The culture this team has created and fostered goes beyond the typical “family business” dynamic. In fact, it’s not so much the traditional family business. The culture has been one that has contributed to the success of the firm and has made a profound difference with the staff and with the people it serves.


“We adapt to new changes and adapt to client demands. Then every once in a while we adopt new software, and that’s when I cry,” Gilbert lamented. With new technology changes coming out all of the time, the work it takes to service clients is reduced, but the learning curve of new tech is steep.

“I’ve seen a gigantic change from when I started. And we’ve been huge beneficiaries of technology,” Alex Edwards said. “Some returns and tasks that have taken us days and weeks now take us minutes or hours.” The unfortunate side effect this has had is that sometimes it means a reduction of staff. “We keep our staff small because we like to work reasonable hours.

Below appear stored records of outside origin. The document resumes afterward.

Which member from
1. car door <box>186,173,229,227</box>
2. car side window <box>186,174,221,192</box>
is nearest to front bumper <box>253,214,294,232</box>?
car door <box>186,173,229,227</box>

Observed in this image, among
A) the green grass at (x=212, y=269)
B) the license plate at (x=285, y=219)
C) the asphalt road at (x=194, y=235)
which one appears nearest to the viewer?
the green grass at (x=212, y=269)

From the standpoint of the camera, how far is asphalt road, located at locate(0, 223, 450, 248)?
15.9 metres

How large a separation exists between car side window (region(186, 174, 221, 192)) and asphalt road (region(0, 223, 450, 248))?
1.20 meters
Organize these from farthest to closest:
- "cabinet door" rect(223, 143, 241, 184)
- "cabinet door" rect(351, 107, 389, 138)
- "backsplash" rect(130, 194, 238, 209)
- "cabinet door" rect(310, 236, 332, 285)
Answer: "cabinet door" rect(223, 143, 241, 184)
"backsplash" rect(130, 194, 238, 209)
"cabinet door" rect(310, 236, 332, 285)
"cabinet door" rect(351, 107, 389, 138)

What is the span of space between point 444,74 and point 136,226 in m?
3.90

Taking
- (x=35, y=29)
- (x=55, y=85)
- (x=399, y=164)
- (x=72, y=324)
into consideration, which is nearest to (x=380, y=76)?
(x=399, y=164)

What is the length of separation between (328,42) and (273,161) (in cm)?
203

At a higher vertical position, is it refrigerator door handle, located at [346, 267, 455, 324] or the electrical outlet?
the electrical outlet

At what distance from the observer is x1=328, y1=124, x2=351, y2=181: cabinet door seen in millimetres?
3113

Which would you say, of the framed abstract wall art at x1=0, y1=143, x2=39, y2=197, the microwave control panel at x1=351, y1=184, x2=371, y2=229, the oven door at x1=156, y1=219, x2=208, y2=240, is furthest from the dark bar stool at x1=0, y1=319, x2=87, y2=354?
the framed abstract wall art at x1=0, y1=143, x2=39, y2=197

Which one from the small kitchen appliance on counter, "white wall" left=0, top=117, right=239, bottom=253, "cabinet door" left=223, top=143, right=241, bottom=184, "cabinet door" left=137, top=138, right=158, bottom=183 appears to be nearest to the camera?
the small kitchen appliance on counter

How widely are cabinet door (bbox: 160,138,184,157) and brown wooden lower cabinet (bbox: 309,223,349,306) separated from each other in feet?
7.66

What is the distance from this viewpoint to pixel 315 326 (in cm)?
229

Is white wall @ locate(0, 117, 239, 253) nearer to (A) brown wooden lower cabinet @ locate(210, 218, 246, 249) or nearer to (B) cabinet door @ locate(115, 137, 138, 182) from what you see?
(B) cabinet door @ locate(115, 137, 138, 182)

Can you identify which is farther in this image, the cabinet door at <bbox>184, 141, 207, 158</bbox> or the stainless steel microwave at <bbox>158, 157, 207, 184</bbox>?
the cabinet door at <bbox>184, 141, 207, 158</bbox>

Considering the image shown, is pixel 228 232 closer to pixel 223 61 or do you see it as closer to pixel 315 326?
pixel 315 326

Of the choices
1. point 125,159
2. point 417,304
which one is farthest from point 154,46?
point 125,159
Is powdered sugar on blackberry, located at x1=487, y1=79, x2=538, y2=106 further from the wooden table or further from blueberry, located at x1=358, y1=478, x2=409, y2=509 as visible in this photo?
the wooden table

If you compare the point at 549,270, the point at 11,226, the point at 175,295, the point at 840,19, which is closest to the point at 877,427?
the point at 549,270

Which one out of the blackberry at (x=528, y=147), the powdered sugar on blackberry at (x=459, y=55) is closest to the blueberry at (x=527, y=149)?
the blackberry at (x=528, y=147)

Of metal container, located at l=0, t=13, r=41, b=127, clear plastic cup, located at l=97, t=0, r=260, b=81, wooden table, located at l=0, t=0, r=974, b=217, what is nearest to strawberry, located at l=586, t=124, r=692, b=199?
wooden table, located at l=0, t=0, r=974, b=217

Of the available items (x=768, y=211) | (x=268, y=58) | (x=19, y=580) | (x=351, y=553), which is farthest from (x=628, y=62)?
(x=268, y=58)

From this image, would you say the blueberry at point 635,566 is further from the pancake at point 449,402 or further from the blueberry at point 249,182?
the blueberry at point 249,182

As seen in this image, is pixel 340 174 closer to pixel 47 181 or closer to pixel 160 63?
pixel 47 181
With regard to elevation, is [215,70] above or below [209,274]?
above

We like to be sure our clients are get- ting the best results,” Edwards explained. In the past, he has found himself working 24 hours in a row. “I don’t know many businesses who want their tax returns done by someone who has just worked 24 hours in a row,” he laughed.

As the next generation of leadership sits across the table from the company founders, the younger employees have a different perspective on what the future holds. “In terms of technology, we’re now looking at how machine learning and artificial intelligence will help shape the future of the accounting industry,” said Forrest Edwards. In fact, researchers are currently predicting that machines may take over large amounts of work such as data entry, analyzing big data sets, and even interpreting physical documents such as invoices and receipts. In the future, much as the firm has seen in the past, a three-week audit may end up taking just three days.


If the success of the first two generations of Alexander Edwards and Company is any indicator of its future, they predict this group will last for at least the next two generations. With the foundation that the senior Alexander Edwards built and with what Alex Edwards and Marissa Gilbert and their team have grown, team members like Forrest Edwards and Jessica Langfield have been set up with the skills and, more importantly, the culture to succeed.